LightGBM icon indicating copy to clipboard operation
LightGBM copied to clipboard

[RFC] remove HDFS support?

Open jameslamb opened this issue 9 months ago • 3 comments

Proposal

I'm requesting comment on the following proposal:

  • remove CMake option USE_HDFS
  • remove all docs and code related to HDFS

And doing all of these only after issuing build-time and run-time deprecation warnings for 1 release.

Summary

6+ years ago, #1243 was merged, adding "experimental" support for Hadoop Filesystem ("HDFS") to LightGBM.

Specifically, that meant adding the ability to provide an HDFS URI to Dataset creation methods that accept files, and have LightGBM read the file from HDFS.

Since then:

  • we've received very very few issues / PRs related to that support
  • 0 tests have ever been run on that build of the library
  • XGBoost has removed their equivalent support (https://github.com/dmlc/xgboost/pull/9504)

I don't believe SynapseML depends on the HDFS build of LightGBM (GitHub search). Hopefully @imatiach-msft or @mhamilton723 can confirm.

Searching the rest of GitHub (GitHub search), I just see other forks of LightGBM and two recipes from repackages:

Motivation

Simplifies the project's public interface (build system options, installation docs, etc.).

Simplifies file-reading C++ code, making it easier to understand and refactor in the future.

Here in 2024, users have other and better options for using LightGBM distributed training on data in HDFS, like:

  • lightgbm.dask (Dask docs on Hadoop)
  • Spark via SynapseML (https://github.com/microsoft/SynapseML)

jameslamb avatar May 01 '24 03:05 jameslamb

@jameslamb Thank you for referring. For Macports: Since we do not enable this option presently, removing it won’t break anything. So we are good.
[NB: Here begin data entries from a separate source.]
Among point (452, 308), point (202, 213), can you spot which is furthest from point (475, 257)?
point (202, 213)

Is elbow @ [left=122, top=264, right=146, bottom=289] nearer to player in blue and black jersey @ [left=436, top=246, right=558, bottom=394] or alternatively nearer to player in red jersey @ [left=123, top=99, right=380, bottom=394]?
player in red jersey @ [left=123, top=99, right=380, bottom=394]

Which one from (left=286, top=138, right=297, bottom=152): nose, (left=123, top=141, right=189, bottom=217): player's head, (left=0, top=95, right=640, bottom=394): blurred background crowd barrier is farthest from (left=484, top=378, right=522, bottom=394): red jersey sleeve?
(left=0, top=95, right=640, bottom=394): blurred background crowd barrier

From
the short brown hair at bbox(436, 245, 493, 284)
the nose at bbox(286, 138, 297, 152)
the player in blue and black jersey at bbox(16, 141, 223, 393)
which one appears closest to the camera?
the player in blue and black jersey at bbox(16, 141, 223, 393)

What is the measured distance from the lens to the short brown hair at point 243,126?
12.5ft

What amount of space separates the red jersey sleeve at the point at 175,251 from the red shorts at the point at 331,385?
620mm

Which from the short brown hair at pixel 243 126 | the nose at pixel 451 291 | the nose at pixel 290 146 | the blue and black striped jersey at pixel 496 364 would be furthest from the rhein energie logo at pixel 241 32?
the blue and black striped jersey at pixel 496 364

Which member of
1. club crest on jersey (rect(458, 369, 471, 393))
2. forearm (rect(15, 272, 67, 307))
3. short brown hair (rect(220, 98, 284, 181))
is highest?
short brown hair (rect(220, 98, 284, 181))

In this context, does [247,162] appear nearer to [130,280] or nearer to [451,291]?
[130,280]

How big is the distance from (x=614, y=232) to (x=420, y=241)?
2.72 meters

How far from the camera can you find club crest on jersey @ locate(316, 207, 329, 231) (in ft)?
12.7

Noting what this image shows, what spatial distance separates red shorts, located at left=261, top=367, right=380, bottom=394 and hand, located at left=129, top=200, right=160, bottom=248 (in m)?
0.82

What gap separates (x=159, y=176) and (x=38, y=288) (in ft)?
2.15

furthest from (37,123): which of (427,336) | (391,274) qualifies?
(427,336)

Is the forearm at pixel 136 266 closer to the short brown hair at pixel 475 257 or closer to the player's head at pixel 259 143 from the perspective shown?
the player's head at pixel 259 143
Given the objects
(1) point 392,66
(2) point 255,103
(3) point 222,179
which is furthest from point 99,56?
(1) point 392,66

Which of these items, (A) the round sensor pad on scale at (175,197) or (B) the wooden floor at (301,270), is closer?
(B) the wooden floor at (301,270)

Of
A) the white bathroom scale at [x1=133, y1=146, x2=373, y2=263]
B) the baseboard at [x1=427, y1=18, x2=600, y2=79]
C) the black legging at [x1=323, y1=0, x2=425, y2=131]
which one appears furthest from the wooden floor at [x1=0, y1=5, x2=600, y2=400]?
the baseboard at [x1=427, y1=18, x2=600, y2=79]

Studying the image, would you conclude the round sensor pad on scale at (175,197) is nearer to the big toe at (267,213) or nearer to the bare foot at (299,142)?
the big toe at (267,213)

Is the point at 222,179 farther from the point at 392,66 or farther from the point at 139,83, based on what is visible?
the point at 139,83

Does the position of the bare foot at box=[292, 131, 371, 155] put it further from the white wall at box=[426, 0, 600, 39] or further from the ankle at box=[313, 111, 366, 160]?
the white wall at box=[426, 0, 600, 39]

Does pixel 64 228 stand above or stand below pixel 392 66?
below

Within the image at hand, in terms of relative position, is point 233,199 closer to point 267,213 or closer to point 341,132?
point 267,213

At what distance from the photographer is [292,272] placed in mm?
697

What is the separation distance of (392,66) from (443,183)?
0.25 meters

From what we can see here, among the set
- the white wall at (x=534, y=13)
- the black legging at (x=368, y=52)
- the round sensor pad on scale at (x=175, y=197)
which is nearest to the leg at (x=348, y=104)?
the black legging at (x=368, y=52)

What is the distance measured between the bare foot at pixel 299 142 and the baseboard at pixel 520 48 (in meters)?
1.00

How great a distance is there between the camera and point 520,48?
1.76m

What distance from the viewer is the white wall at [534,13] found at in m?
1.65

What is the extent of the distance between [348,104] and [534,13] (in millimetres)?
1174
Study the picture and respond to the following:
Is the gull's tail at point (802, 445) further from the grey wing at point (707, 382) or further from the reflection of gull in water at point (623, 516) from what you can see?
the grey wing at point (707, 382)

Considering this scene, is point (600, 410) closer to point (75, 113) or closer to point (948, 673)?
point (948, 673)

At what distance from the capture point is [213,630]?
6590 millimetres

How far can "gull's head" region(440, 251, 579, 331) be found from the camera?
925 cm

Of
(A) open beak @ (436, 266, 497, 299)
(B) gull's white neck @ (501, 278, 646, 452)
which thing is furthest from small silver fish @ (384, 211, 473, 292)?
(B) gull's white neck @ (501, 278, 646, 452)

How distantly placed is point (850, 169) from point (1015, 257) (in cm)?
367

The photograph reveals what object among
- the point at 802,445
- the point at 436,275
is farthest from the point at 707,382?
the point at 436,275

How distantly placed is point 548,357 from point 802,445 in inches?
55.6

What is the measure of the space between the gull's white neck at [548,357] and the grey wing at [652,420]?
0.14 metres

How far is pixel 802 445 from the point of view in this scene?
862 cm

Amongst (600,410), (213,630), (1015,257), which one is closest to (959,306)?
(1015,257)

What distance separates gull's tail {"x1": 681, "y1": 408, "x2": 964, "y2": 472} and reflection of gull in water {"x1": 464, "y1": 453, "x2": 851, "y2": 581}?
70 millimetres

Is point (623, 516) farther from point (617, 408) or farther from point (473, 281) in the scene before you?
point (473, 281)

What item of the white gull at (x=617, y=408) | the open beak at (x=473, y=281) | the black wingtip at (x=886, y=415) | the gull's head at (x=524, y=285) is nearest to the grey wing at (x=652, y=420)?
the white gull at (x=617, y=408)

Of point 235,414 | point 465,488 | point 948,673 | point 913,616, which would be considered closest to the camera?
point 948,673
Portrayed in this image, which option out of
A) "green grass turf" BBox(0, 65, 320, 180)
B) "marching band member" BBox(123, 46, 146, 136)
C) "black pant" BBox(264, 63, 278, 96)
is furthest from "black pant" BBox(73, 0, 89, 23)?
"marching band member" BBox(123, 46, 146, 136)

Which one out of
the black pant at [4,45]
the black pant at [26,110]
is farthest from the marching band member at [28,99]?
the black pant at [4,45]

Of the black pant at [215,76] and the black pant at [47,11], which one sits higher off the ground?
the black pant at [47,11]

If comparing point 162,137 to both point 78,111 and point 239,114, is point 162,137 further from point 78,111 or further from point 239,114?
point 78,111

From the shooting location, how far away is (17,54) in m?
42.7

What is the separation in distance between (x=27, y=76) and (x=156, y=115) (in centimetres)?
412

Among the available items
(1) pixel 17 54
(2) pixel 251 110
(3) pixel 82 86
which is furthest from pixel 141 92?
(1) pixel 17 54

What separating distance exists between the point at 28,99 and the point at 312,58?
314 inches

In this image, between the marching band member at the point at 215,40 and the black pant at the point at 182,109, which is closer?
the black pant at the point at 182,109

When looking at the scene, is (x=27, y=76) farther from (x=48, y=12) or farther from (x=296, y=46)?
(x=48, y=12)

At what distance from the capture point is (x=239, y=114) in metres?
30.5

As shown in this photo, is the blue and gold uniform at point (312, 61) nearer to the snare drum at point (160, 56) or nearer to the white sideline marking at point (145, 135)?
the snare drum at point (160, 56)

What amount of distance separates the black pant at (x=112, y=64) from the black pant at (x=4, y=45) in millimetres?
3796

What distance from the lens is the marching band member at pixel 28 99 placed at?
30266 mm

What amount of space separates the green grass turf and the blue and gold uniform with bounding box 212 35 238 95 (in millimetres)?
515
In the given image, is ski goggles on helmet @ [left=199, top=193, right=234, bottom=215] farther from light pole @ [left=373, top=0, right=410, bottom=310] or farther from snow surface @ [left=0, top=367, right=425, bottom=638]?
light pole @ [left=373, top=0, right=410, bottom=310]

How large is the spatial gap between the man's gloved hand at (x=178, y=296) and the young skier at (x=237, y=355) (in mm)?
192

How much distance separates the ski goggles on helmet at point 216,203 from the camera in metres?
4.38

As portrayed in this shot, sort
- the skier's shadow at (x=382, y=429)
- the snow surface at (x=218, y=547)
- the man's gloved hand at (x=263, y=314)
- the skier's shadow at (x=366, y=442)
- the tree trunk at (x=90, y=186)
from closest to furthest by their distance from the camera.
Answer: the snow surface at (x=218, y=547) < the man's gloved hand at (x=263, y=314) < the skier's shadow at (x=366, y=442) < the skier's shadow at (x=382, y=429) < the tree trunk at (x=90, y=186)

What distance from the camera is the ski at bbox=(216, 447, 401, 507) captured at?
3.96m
barracuda156 avatar May 01 '24 07:05 barracuda156

I'm all for this change, simplification is always good and if we neither have tests nor indication that nobody has used this (extensively), that's even more of an argument :+1:

borchero avatar May 01 '24 18:05 borchero

Thanks for the heads up. will remove the arg from nixpkgs when updating for 4.4.0

nviets avatar May 03 '24 17:05 nviets